О, Господи! Этого еще не доставало!
В моей маленькой уютненькой детской поселится эта огромная, неприятная мне особа с басистым голосом, с шумными манерами и лоснящимся от жиру лицом. Но ведь это же ужас. Это… это… Моя мысль отказывается подсказать, что это такое. Я валюсь головой в подушки, зарываюсь в них лицом поглубже и стараюсь ничего не слышать и не видеть. Теперь и приход самой Гани для меня не мил. Я рассеянно и холодно целую ее милое, личико. Что мне пользы теперь в ней!.. Завтра на заре, пока я еще буду спать, она уедет. И я никогда не увижу ее больше. Ну и пусть уезжает, раз не желает остаться, несмотря на все мои просьбы, со мною.
И я совсем равнодушно по-видимому отвечаю на ее поцелуи, в то время как сердце мое замирает от боли: так бы, кажется и вцепилась в ее платье и ни на шаг не отпустила бы ее от себя. Чтобы утешить меня, она начинает мне рассказывать историю. Хорошую такую жалостную историю о молодой девушке сироте, которая чуть ли не с детских лет принуждена давать уроки и служить в конторе, чтобы содержать старую мать. Под ее ровный тихий голос я засыпаю. Засыпаю крепко и сладко здоровым сном набегавшегося за день ребенка.

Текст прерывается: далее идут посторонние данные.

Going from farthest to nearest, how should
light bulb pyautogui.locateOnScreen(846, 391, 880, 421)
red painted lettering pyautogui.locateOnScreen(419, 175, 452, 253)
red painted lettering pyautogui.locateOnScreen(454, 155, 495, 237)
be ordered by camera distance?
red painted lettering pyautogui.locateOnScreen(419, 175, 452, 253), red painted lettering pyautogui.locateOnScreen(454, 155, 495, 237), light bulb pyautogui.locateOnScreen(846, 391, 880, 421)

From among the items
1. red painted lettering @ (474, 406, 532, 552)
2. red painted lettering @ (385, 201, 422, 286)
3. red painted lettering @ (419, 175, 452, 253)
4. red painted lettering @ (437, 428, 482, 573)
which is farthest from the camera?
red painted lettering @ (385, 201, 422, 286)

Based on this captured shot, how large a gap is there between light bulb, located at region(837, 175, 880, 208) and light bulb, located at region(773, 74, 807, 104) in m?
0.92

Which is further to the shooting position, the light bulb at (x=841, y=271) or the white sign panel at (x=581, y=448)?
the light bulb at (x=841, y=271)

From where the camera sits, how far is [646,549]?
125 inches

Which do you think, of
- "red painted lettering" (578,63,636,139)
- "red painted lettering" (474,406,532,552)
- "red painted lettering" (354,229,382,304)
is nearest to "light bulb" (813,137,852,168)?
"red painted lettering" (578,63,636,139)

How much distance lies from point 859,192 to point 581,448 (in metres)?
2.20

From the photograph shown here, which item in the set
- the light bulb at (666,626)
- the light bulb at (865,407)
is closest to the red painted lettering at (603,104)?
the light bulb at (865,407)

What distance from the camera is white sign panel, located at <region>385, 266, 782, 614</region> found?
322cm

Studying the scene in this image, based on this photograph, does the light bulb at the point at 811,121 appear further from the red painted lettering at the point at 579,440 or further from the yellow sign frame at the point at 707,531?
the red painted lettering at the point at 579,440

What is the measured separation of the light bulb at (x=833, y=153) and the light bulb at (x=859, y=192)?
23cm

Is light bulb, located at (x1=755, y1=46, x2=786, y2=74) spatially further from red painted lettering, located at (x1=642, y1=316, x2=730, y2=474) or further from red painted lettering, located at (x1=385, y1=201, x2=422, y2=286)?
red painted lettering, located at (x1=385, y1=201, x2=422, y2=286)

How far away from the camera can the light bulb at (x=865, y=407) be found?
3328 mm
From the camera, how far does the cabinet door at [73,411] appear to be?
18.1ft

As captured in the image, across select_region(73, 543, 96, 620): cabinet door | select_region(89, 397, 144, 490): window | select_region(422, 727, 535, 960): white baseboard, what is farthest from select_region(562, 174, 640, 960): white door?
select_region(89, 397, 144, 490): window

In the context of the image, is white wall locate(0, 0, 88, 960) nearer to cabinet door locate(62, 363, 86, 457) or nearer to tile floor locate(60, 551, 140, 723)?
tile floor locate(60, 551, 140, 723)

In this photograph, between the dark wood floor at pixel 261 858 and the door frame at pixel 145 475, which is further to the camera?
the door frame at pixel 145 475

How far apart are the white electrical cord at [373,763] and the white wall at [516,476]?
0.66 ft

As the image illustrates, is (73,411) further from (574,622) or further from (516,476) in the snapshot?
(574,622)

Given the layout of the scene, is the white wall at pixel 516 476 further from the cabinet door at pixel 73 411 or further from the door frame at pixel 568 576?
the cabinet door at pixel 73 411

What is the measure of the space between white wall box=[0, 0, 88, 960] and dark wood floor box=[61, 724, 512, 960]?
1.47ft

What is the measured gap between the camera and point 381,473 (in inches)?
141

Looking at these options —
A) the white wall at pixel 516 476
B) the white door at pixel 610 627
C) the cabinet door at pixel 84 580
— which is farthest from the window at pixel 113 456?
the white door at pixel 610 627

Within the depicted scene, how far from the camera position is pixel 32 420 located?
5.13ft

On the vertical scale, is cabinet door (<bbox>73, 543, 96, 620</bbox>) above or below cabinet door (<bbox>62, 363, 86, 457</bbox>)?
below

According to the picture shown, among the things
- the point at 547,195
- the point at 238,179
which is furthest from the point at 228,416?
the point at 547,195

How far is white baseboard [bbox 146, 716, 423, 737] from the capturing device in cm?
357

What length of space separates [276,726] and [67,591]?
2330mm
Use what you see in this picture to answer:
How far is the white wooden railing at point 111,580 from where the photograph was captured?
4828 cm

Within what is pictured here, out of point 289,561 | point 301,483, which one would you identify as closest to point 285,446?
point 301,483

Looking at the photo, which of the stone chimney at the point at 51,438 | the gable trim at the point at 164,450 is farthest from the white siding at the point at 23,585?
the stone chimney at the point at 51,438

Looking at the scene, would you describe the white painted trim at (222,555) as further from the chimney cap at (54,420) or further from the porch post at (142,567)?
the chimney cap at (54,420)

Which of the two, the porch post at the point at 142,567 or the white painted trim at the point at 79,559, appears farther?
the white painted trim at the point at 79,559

Просыпаюсь, открываю глаза и вспоминаю сразу все происшедшее. Приезд великанши гувернантки, дружбу и веселое времяпровождение с Ганей и мое с нею прощанье… Вспоминаю и то, что ее уже нет… Она уехала… Слезы непроизвольно выступают у меня на глазах и текут по щекам. Я не плачу, не хочу плакать, но слезы текут сами собою. Сквозь их пелену бросаю взгляд в ту сторону, где находится постель гувернантки. В голове мелькает мысль: Сейчас, сейчас увижу ее — большую, страшенную, красную…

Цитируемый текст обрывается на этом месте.